• _DO THIS_:
Reproduce the data below line for line, without changing a single character.

• _RECORDS PROVIDED_:
----
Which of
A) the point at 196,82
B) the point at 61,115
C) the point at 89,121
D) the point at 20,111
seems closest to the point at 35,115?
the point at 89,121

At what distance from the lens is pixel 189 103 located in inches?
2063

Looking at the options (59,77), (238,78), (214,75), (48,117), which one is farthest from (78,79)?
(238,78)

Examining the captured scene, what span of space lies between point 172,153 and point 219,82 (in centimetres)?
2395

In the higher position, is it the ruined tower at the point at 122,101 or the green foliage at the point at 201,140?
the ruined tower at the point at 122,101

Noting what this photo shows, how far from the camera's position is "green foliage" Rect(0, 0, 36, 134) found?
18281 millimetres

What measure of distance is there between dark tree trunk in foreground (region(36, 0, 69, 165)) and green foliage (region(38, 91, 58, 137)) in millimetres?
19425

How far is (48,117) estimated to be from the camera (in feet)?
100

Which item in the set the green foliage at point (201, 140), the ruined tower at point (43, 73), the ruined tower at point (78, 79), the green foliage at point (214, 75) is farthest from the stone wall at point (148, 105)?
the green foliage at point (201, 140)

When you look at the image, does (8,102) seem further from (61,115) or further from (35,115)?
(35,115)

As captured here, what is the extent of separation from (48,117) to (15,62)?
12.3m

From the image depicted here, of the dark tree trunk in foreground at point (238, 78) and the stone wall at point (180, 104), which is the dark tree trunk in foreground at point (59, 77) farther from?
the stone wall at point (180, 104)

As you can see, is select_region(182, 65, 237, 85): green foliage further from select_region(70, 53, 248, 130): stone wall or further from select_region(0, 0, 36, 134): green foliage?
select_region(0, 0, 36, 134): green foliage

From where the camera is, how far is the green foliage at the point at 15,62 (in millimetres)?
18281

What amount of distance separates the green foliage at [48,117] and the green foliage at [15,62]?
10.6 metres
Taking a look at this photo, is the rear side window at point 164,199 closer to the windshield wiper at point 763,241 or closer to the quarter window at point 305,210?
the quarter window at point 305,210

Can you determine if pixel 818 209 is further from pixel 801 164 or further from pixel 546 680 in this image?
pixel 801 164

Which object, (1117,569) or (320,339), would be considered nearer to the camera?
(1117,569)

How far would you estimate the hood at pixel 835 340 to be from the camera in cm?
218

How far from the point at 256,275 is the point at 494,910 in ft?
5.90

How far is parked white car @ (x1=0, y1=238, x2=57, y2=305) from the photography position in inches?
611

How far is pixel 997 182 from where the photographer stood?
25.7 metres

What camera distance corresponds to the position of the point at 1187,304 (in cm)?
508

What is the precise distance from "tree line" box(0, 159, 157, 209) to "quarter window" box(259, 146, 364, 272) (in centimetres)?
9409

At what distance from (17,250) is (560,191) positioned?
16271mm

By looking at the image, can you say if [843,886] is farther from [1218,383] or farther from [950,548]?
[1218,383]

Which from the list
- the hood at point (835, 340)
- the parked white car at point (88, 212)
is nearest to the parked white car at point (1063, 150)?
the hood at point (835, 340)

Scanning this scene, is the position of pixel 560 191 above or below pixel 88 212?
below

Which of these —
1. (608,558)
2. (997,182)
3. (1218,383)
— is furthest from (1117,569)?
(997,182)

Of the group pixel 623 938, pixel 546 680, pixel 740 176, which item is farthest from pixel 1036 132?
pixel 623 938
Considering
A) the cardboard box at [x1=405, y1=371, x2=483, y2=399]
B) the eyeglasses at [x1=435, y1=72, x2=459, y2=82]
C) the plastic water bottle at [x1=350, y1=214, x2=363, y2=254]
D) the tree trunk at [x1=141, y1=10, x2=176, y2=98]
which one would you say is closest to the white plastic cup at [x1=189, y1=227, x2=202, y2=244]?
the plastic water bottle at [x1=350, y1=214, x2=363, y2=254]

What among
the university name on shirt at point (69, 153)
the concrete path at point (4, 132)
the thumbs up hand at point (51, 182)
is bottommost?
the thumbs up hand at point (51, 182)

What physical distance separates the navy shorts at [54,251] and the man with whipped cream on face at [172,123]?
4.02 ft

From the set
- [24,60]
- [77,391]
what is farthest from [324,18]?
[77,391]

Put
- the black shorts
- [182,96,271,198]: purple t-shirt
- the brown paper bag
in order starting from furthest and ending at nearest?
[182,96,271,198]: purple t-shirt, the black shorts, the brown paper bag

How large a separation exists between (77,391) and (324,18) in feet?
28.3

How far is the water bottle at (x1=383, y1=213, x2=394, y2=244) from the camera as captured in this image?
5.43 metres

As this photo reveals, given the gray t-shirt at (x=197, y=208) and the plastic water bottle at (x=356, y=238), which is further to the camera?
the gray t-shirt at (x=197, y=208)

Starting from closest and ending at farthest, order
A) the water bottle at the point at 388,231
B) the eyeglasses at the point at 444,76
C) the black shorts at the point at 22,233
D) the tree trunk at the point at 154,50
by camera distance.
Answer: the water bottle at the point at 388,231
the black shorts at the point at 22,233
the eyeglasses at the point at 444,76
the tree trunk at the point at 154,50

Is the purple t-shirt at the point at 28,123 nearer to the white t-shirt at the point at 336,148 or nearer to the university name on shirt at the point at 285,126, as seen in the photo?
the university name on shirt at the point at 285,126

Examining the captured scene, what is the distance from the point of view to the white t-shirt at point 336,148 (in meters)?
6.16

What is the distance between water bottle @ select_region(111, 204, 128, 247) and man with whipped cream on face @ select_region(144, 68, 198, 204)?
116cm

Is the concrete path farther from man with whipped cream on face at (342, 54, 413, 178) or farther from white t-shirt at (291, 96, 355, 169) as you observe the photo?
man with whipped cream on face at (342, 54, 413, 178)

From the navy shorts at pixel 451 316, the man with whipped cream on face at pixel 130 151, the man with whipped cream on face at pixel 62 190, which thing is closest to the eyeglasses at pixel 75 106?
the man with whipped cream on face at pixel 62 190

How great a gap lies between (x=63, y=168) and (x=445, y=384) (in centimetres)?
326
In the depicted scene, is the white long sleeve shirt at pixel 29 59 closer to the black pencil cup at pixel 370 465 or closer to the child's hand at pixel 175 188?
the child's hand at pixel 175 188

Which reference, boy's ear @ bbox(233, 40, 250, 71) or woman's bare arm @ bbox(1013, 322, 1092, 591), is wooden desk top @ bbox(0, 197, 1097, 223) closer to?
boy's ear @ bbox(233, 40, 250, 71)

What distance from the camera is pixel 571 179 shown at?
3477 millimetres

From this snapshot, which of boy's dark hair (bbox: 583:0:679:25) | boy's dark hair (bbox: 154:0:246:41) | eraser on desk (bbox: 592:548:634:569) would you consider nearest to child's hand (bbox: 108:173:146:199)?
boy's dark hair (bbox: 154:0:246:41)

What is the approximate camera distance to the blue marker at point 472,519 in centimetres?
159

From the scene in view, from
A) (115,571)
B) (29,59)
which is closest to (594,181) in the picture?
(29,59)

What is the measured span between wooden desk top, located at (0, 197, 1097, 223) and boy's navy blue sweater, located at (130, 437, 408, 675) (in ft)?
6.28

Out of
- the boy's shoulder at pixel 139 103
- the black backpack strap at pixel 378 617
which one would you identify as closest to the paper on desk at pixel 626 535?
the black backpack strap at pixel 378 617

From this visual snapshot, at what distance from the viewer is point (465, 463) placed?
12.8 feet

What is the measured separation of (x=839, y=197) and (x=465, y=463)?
----
• _EXERCISE RESULT_:
Which of
A) the point at 196,82
B) the point at 61,115
C) the point at 89,121
D) the point at 20,111
seems closest to the point at 35,115?
the point at 89,121

At what distance from the lens is pixel 189 103 located in inches?
2063

Looking at the options (59,77), (238,78), (214,75), (48,117), which one is farthest from (78,79)?
(238,78)

Examining the captured scene, what span of space lies between point 172,153 and point 219,82 (in centimetres)?
2395

In the higher position, is it the ruined tower at the point at 122,101 or the green foliage at the point at 201,140?
the ruined tower at the point at 122,101

Noting what this photo shows, how far from the camera's position is "green foliage" Rect(0, 0, 36, 134) found?
18281 millimetres

What measure of distance is there between dark tree trunk in foreground (region(36, 0, 69, 165)) and green foliage (region(38, 91, 58, 137)) in millimetres?
19425

How far is (48,117) estimated to be from the camera (in feet)?
100

Which item in the set the green foliage at point (201, 140), the ruined tower at point (43, 73), the ruined tower at point (78, 79), the green foliage at point (214, 75) is farthest from the stone wall at point (148, 105)?
the green foliage at point (201, 140)

When you look at the image, does (8,102) seem further from (61,115) or further from (35,115)?
(35,115)

As captured here, what is the extent of separation from (48,117) to (15,62)?
12.3m

From the image depicted here, of the dark tree trunk in foreground at point (238, 78) and the stone wall at point (180, 104), which is the dark tree trunk in foreground at point (59, 77) farther from?
the stone wall at point (180, 104)

As you can see, is select_region(182, 65, 237, 85): green foliage further from select_region(70, 53, 248, 130): stone wall or further from select_region(0, 0, 36, 134): green foliage?
select_region(0, 0, 36, 134): green foliage

From where the camera is, how far is the green foliage at the point at 15,62 (in millimetres)?
18281

What amount of distance separates the green foliage at [48,117] and the green foliage at [15,62]?
10.6 metres
Taking a look at this photo, is the rear side window at point 164,199 closer to the windshield wiper at point 763,241 or closer to the quarter window at point 305,210?
the quarter window at point 305,210

Can you determine if pixel 818 209 is further from pixel 801 164 or further from pixel 546 680 in this image?
pixel 801 164

Which object, (1117,569) or (320,339), would be considered nearer to the camera?
(1117,569)

How far would you estimate the hood at pixel 835 340 to be from the camera in cm?
218

How far from the point at 256,275 is the point at 494,910 in ft?
5.90

How far is parked white car @ (x1=0, y1=238, x2=57, y2=305) from the photography position in inches?
611

How far is pixel 997 182 from where the photographer stood?
25.7 metres

What camera distance corresponds to the position of the point at 1187,304 (in cm)?
508

What is the precise distance from "tree line" box(0, 159, 157, 209) to "quarter window" box(259, 146, 364, 272) (in centimetres)?
9409

At what distance from (17,250) is (560,191) positioned?
16271mm

By looking at the image, can you say if [843,886] is farther from [1218,383] or farther from [950,548]?
[1218,383]

Which from the list
- the hood at point (835, 340)
- the parked white car at point (88, 212)
is nearest to the parked white car at point (1063, 150)?
the hood at point (835, 340)

Scanning this scene, is the position of pixel 560 191 above or below pixel 88 212?
below

Which of these —
1. (608,558)
2. (997,182)
3. (1218,383)
— is furthest from (1117,569)?
(997,182)

Of the group pixel 623 938, pixel 546 680, pixel 740 176, which item is farthest from pixel 1036 132?
pixel 623 938
Considering
A) the cardboard box at [x1=405, y1=371, x2=483, y2=399]
B) the eyeglasses at [x1=435, y1=72, x2=459, y2=82]
C) the plastic water bottle at [x1=350, y1=214, x2=363, y2=254]
D) the tree trunk at [x1=141, y1=10, x2=176, y2=98]
which one would you say is closest to the white plastic cup at [x1=189, y1=227, x2=202, y2=244]?
the plastic water bottle at [x1=350, y1=214, x2=363, y2=254]

What among
the university name on shirt at point (69, 153)
the concrete path at point (4, 132)
the thumbs up hand at point (51, 182)
is bottommost?
the thumbs up hand at point (51, 182)

What physical distance separates the navy shorts at [54,251] and the man with whipped cream on face at [172,123]?
4.02 ft

From the set
- [24,60]
- [77,391]
what is farthest from [324,18]?
[77,391]

Put
- the black shorts
- [182,96,271,198]: purple t-shirt
- the brown paper bag
in order starting from furthest and ending at nearest?
[182,96,271,198]: purple t-shirt, the black shorts, the brown paper bag

How large a separation exists between (77,391) and (324,18) in feet?
28.3

How far is the water bottle at (x1=383, y1=213, x2=394, y2=244) from the camera as captured in this image?
5.43 metres

As this photo reveals, given the gray t-shirt at (x=197, y=208) and the plastic water bottle at (x=356, y=238), which is further to the camera?
the gray t-shirt at (x=197, y=208)

Starting from closest and ending at farthest, order
A) the water bottle at the point at 388,231
B) the eyeglasses at the point at 444,76
C) the black shorts at the point at 22,233
D) the tree trunk at the point at 154,50
by camera distance.
Answer: the water bottle at the point at 388,231
the black shorts at the point at 22,233
the eyeglasses at the point at 444,76
the tree trunk at the point at 154,50

Is the purple t-shirt at the point at 28,123 nearer to the white t-shirt at the point at 336,148 or nearer to the university name on shirt at the point at 285,126, as seen in the photo?
the university name on shirt at the point at 285,126

Examining the captured scene, what is the distance from the point of view to the white t-shirt at point 336,148 (in meters)?
6.16

What is the distance between water bottle @ select_region(111, 204, 128, 247) and man with whipped cream on face @ select_region(144, 68, 198, 204)?
116cm

Is the concrete path farther from man with whipped cream on face at (342, 54, 413, 178) or farther from white t-shirt at (291, 96, 355, 169) as you observe the photo?
man with whipped cream on face at (342, 54, 413, 178)

From the navy shorts at pixel 451 316, the man with whipped cream on face at pixel 130 151, the man with whipped cream on face at pixel 62 190, which thing is closest to the eyeglasses at pixel 75 106?
the man with whipped cream on face at pixel 62 190

How great a gap lies between (x=63, y=168) and (x=445, y=384) (in centimetres)?
326
In the depicted scene, is the white long sleeve shirt at pixel 29 59 closer to the black pencil cup at pixel 370 465 or closer to the child's hand at pixel 175 188?
the child's hand at pixel 175 188

Which reference, boy's ear @ bbox(233, 40, 250, 71) or woman's bare arm @ bbox(1013, 322, 1092, 591), is wooden desk top @ bbox(0, 197, 1097, 223) closer to?
boy's ear @ bbox(233, 40, 250, 71)

What distance from the camera is pixel 571 179 shown at?
3477 millimetres

From this snapshot, which of boy's dark hair (bbox: 583:0:679:25) | boy's dark hair (bbox: 154:0:246:41) | eraser on desk (bbox: 592:548:634:569) would you consider nearest to child's hand (bbox: 108:173:146:199)?
boy's dark hair (bbox: 154:0:246:41)

What is the approximate camera distance to the blue marker at point 472,519 in centimetres?
159

From the scene in view, from
A) (115,571)
B) (29,59)
which is closest to (594,181) in the picture?
(29,59)

What is the measured span between wooden desk top, located at (0, 197, 1097, 223) and boy's navy blue sweater, located at (130, 437, 408, 675) (in ft)?
6.28

Out of
- the boy's shoulder at pixel 139 103
- the black backpack strap at pixel 378 617
which one would you identify as closest to the paper on desk at pixel 626 535?
the black backpack strap at pixel 378 617

From this visual snapshot, at what distance from the viewer is point (465, 463) placed?
12.8 feet

What is the measured separation of (x=839, y=197) and (x=465, y=463)?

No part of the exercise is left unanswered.